§ TEXT PROVIDED:
--- BEGIN ---

I would appreciate if somebody could run this over and see if it works out? any suggestions or pointers would be appreciated. I denote the standard eta function $\eta$ by $\zeta^{*}$. I have not used big O notation and just used general well behaved functions. I do not wish to express the full error term, but instead ,just the principal part.

Behaviour of $\zeta(s)$ near $1$

From Abel's Theorem we can see that when $s=1$, $ \zeta^{*}(1) = \log(2)$. Now looking at $(1-2^{1-s})$ we can write it in terms of an exponential like so, \begin{equation} 1-2^{1-s} = 1 - e^{(1-s)\log(2)} \end{equation}

The power series expansion of $e^{z}$ is,

\begin{equation} e^{z}= \sum_{n=0}^{\infty} \frac{z^{n}}{n!}\\ \Rightarrow 1-2^{1-s} = - e^{\log(2)(s-1)}= - \sum_{n=0}^{\infty} \frac{((1-s)\log(2))^{n}}{n!} \end{equation}

We can ignore the term when $n=0$ due to it being zero and sum from $n=1$ instead,

\begin{equation} 1-2^{1-s} = 0 - \sum_{n=1}^{\infty} \frac{(1-s)^{n}\log(2)^{n}}{n!} \end{equation}

Expanding this sum and multiplying in the negative sign we have,

\begin{equation} 1-2^{1-s}= (s-1) \Bigg( \log(2) - \frac{\log(2)^{2}}{2!}(s-1) + \cdot \cdot \cdot \Bigg ) \end{equation}

Factorizing the $\log(2)$ term out, \begin{equation*} (s-1)\log(2)\Bigg [ 1 - \bigg( \frac{\log(2)}{2!}(s-1) + \frac{\log(2)}{3!}(s-1)^{2} - \cdot \cdot \cdot \bigg ) \Bigg ] \end{equation*}

By the geometric series formula, for $|s| < 1$, \begin{equation} \frac{1}{\bigg[1 - \bigg( \frac{\log(2)}{2!}(s-1) + \cdot \cdot \cdot \bigg ) \bigg ] }= 1 + \Bigg( \frac{\log(2)}{2!}(s-1) + \cdot \cdot \cdot \Bigg ) + \Bigg( \frac{\log(2)}{2!}(s-1) + \cdot \cdot \cdot \Bigg )^{2} + \cdot \cdot \cdot \end{equation} The terms of this geometric series decrease rapidly, so we are only interested in keeping the first terms while letting a well-behaved and analytic function $g$ represent the remaining terms as a function in $s$.

--- END ---

§ WRITTEN REQUEST 1:
Restate the listing word for word, starting at the line with "Your task is to locate hockey" and ending at its final line.

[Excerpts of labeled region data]

--- BEGIN ---

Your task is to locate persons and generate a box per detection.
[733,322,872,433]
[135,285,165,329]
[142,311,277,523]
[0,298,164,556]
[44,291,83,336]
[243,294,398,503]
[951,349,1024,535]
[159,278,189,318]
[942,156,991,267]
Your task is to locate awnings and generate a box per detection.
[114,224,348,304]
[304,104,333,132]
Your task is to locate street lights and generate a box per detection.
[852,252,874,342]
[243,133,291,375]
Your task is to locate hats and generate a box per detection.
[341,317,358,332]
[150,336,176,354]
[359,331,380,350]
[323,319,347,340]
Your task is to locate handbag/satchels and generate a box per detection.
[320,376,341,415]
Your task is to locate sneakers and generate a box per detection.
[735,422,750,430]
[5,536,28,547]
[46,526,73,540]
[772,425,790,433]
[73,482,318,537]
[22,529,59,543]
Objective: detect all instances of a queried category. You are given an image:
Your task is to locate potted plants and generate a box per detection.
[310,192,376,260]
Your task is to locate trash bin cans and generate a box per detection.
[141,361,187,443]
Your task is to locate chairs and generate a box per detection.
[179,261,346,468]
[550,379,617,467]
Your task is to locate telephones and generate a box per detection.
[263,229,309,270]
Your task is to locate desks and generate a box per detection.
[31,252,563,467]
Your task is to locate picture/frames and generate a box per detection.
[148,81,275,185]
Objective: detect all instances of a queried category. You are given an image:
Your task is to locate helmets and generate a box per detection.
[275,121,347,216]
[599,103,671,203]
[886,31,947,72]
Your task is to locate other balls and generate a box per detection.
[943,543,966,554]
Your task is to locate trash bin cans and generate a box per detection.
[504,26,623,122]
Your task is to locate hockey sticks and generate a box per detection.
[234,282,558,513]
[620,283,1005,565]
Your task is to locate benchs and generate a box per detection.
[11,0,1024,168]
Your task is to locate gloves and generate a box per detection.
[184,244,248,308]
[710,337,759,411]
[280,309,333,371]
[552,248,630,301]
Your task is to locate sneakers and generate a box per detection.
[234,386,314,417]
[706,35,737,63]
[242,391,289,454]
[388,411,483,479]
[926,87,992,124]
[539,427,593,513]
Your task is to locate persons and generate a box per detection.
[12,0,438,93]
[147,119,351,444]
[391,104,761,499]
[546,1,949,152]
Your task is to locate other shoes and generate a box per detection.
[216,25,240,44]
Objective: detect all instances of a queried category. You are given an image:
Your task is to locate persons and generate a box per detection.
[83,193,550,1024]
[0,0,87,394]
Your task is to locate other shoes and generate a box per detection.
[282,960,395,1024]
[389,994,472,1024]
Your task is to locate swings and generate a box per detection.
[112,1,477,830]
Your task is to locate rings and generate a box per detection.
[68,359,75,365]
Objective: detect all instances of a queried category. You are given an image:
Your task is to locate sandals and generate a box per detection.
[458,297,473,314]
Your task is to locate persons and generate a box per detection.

--- END ---

§ WRITTEN REQUEST 2:
Quote the post on the zeta function near 1 from "Factorizing the $\log(2)$" to "function in $s$.".

§ CORRECT RESULT 1:
Your task is to locate hockey sticks and generate a box per detection.
[234,282,558,513]
[620,283,1005,565]
Your task is to locate benchs and generate a box per detection.
[11,0,1024,168]
Your task is to locate gloves and generate a box per detection.
[184,244,248,308]
[710,337,759,411]
[280,309,333,371]
[552,248,630,301]
Your task is to locate sneakers and generate a box per detection.
[234,386,314,417]
[706,35,737,63]
[242,391,289,454]
[388,411,483,479]
[926,87,992,124]
[539,427,593,513]
Your task is to locate persons and generate a box per detection.
[12,0,438,93]
[147,119,351,444]
[391,104,761,499]
[546,1,949,152]
Your task is to locate other shoes and generate a box per detection.
[216,25,240,44]
Objective: detect all instances of a queried category. You are given an image:
Your task is to locate persons and generate a box per detection.
[83,193,550,1024]
[0,0,87,394]
Your task is to locate other shoes and generate a box per detection.
[282,960,395,1024]
[389,994,472,1024]
Your task is to locate swings and generate a box per detection.
[112,1,477,830]
Your task is to locate rings and generate a box per detection.
[68,359,75,365]
Objective: detect all instances of a queried category. You are given an image:
Your task is to locate sandals and generate a box per detection.
[458,297,473,314]
Your task is to locate persons and generate a box per detection.

§ CORRECT RESULT 2:
Factorizing the $\log(2)$ term out, \begin{equation*} (s-1)\log(2)\Bigg [ 1 - \bigg( \frac{\log(2)}{2!}(s-1) + \frac{\log(2)}{3!}(s-1)^{2} - \cdot \cdot \cdot \bigg ) \Bigg ] \end{equation*}

By the geometric series formula, for $|s| < 1$, \begin{equation} \frac{1}{\bigg[1 - \bigg( \frac{\log(2)}{2!}(s-1) + \cdot \cdot \cdot \bigg ) \bigg ] }= 1 + \Bigg( \frac{\log(2)}{2!}(s-1) + \cdot \cdot \cdot \Bigg ) + \Bigg( \frac{\log(2)}{2!}(s-1) + \cdot \cdot \cdot \Bigg )^{2} + \cdot \cdot \cdot \end{equation} The terms of this geometric series decrease rapidly, so we are only interested in keeping the first terms while letting a well-behaved and analytic function $g$ represent the remaining terms as a function in $s$.